As I walk into my neighborhood Goodwill, I’m both excited and overwhelmed by the sea of fabrics and furniture: Racks upon racks of household goods await the chance for a second life. The musky scent of mothballs is the fragrance of opportunity.
Since Netflix released the series Tidying Up with Marie Kondo, thrift and secondhand retailers nationwide have experienced a large influx of donations. The minimalist home-improvement show, based on the best-selling 2014 book The Life-Changing Magic of Tidying Up, stars the book’s author, Marie Kondo, a Japanese organizing consultant who has built a movement through her philosophy to rid one’s life of material possessions that don’t “spark joy.”
A thrift store environment — the haphazard assortment, the sheer amount of stuff — is antithetical to her “KonMari” method, yet secondhand stores (and their customers) are reaping the benefits. A used bookstore in Chicago posted on Facebook, “Because Marie Kondo’s TV show on cleaning has begun running on Netflix, we took in a month’s worth of books in 2 days.” On All Things Considered, New Yorker columnist Rachel Syme described a scene at a used clothing store in Brooklyn: “Everybody had a giant Ikea bag full of clothes or five suitcases (...) I went down the line of people and just asked them, are you here because of the show? Nine out of 10 of them were.” (Although the Wall Street Journal recently reported that some secondhand stores are receiving a lot of unsellable junk.)

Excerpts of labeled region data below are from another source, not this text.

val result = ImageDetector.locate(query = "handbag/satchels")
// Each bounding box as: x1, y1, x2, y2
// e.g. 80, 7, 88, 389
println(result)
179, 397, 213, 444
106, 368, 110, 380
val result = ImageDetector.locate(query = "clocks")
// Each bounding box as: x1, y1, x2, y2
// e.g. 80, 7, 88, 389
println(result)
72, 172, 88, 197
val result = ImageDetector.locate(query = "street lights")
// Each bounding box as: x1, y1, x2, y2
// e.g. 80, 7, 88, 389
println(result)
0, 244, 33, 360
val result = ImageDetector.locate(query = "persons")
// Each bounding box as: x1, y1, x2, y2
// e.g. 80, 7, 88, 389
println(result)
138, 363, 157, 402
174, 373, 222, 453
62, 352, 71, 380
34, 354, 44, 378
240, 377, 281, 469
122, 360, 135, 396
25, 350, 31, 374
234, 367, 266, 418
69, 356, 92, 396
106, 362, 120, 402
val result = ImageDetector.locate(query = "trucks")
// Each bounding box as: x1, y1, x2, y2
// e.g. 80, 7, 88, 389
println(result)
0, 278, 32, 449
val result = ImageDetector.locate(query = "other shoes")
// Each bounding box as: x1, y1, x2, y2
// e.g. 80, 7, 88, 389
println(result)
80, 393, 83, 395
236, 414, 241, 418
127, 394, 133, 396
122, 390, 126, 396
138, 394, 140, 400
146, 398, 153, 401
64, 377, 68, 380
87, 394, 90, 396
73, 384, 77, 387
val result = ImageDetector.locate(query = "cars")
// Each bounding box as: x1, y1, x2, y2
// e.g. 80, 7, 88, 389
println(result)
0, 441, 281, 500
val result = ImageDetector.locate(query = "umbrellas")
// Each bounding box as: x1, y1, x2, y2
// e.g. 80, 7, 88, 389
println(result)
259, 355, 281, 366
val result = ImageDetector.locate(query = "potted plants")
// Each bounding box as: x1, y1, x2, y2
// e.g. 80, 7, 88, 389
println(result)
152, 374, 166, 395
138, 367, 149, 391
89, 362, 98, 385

“We certainly hear a lot of customers and donors talking about it,” Jennifer Ramieh, director of philanthropy for Goodwill of Southern Nevada, told me. “While it (the KonMari effect) isn’t an easy thing to measure, we certainly continue to see generosity from the community through donations that support our mission.” Though it may not be solely attributed to the Kondo effect, Ramieh says she has noticed a more mindful attitude about donating rather than trashing.
Which means there has never been a better time to shop secondhand. After all, the benefits of thrifting and donating locally are certain; thrifting is affordable, sustainable, and benefits the community, from reducing the amount of waste sent to landfills to creating career opportunities for Southern Nevadans.
Though it’s difficult to quantify any real measurement of the Netflix show’s impact on the thrift shops here, I can say firsthand that the shops I’ve hit from Summerlin to the Arts District haven’t disappointed. Some of my finds included a pearly, off-white Ann Taylor blouse, nearly unworn Karl Lagerfeld nude heels, blush-colored cigarette pants, and a silk mustard button-up patterned with safari animals, the shoulder pads of which I cut out as toys for my cat — joy to go around!
If taken too literally, eliminating all that does not “spark joy” might sound like a dystopian novel waiting to happen (see: a tweet describing a future in which Kondo leads a public disposal of men who do not spark joy). But, in contrast to other minimalist philosophies, organizing your life based on what brings you joy — rather than pure practicality — is a nice sentiment. The child’s size Weird Al Yankovic T-shirt may not have been my most sensible purchase, but the pure glee I feel when looking into Al’s raving eyes is undeniable. What is joy, really, if not that?